Review: #3.03 Die Nachfolgerin
"American Horror Story" hat ein verrücktes Talent dafür, gleichzeitig völlig absurd und faszinierend zu sein. Denkt man in zehn Jahren mal an diese Serie zurück, dann wird es nicht das Charakterdrama sein oder die Schauspieler oder die Horrormomente, die einem im Gedächtnis geblieben sind, sondern vielmehr solche Szenen wie: Gabourey Sidibe hat Sex mit einem Minotauren! Parallel dazu aus Staffel 1: Connie Britton hat Sex mit Rubber Man! Parallel dazu aus Staffel 2: Lizzy Brocheré wird von einem Alien schwanger! Ryan Murphy und Brad Falchuk beweisen ein ums andere Mal ihre recht unkonventionelle Herangehensweise an das Thema Sexualität und setzen ihre durchgeknallten Vorstellungen ohne Rücksicht auf Verluste radikal auf dem Bildschirm um. Gerade diese Gewagtheit ist eigentlich schon wieder ein Lob wert, allerdings schießen die zwei dann doch immer wieder übers Ziel hinaus.

(EXTRAHIERTE DATEN)
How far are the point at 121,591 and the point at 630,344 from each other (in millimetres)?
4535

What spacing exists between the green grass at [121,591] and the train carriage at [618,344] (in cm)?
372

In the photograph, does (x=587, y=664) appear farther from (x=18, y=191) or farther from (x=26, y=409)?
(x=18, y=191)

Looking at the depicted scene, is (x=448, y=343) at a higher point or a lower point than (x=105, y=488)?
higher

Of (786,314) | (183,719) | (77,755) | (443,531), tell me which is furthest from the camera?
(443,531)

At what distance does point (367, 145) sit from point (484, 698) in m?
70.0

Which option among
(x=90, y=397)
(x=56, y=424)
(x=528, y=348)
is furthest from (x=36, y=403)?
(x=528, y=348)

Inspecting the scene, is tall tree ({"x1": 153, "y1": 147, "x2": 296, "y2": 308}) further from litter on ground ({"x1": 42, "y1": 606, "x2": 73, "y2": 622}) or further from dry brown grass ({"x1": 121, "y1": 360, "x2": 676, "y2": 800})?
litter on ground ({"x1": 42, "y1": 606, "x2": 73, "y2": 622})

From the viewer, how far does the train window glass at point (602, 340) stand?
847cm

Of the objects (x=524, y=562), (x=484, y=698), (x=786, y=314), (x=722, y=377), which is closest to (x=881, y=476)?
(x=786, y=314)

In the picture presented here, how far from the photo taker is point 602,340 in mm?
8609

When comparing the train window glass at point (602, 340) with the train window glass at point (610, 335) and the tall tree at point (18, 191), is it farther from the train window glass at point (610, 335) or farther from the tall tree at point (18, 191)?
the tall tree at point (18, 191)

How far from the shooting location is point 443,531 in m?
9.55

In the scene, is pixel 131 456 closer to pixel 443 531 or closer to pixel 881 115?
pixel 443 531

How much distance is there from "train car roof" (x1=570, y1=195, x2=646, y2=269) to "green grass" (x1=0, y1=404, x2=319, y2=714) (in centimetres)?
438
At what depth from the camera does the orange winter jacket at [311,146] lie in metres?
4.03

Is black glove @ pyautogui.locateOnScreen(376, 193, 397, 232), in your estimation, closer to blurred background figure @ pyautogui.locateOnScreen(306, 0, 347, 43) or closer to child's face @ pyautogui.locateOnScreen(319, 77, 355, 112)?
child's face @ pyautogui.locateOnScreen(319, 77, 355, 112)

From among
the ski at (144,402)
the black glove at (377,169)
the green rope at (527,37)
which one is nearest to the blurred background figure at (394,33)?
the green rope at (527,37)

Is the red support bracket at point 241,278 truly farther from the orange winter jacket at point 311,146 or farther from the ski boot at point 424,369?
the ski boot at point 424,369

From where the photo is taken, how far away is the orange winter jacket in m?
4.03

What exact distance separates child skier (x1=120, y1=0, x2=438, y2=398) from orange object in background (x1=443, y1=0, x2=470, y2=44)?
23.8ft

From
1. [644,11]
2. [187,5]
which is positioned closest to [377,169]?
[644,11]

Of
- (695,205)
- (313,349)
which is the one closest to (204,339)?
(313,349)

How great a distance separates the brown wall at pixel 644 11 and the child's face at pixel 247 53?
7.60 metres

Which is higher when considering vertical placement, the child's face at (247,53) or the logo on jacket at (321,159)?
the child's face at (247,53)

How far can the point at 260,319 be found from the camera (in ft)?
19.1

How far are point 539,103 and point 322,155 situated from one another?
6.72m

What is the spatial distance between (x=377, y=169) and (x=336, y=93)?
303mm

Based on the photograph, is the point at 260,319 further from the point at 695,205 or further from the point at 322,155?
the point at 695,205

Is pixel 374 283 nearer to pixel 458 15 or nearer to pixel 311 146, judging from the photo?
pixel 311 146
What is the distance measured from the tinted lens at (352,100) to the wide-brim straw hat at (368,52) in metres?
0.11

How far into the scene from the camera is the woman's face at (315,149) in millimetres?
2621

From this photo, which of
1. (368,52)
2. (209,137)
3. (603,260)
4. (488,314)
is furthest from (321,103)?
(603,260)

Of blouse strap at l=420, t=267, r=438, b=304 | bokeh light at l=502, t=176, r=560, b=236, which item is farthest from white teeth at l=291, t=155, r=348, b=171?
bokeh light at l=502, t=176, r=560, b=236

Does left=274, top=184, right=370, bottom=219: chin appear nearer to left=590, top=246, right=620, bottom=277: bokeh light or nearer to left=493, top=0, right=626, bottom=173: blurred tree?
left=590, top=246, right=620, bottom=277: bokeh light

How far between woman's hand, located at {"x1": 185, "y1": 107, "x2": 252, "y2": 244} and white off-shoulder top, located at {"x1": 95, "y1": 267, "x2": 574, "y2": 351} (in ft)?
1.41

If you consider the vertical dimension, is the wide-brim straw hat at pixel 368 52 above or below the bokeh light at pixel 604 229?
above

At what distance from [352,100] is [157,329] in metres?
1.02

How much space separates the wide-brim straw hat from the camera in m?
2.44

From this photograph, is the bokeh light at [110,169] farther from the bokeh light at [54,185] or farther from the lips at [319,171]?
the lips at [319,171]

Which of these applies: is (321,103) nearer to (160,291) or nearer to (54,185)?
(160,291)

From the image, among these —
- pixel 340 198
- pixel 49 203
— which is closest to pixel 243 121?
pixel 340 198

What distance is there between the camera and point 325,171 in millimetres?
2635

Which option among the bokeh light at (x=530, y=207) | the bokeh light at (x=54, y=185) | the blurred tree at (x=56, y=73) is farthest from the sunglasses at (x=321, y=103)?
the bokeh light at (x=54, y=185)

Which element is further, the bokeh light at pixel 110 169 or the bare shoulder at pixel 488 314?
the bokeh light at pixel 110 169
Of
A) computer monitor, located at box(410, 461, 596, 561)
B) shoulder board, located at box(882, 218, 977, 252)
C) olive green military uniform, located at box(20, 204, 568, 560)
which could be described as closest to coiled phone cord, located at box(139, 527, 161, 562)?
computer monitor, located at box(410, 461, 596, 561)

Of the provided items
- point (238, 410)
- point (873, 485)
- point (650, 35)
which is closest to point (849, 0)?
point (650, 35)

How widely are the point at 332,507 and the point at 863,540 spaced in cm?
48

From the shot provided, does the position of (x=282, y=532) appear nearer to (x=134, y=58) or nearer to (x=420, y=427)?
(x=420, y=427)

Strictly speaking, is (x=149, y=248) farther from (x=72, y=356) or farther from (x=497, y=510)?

(AUFGABENSTELLUNG)
Wer wird laut der Kritik zu „American Horror Story“ in Staffel 2 von einem Alien schwanger?

(BEARBEITETE AUFGABE)
Lizzy Brocheré.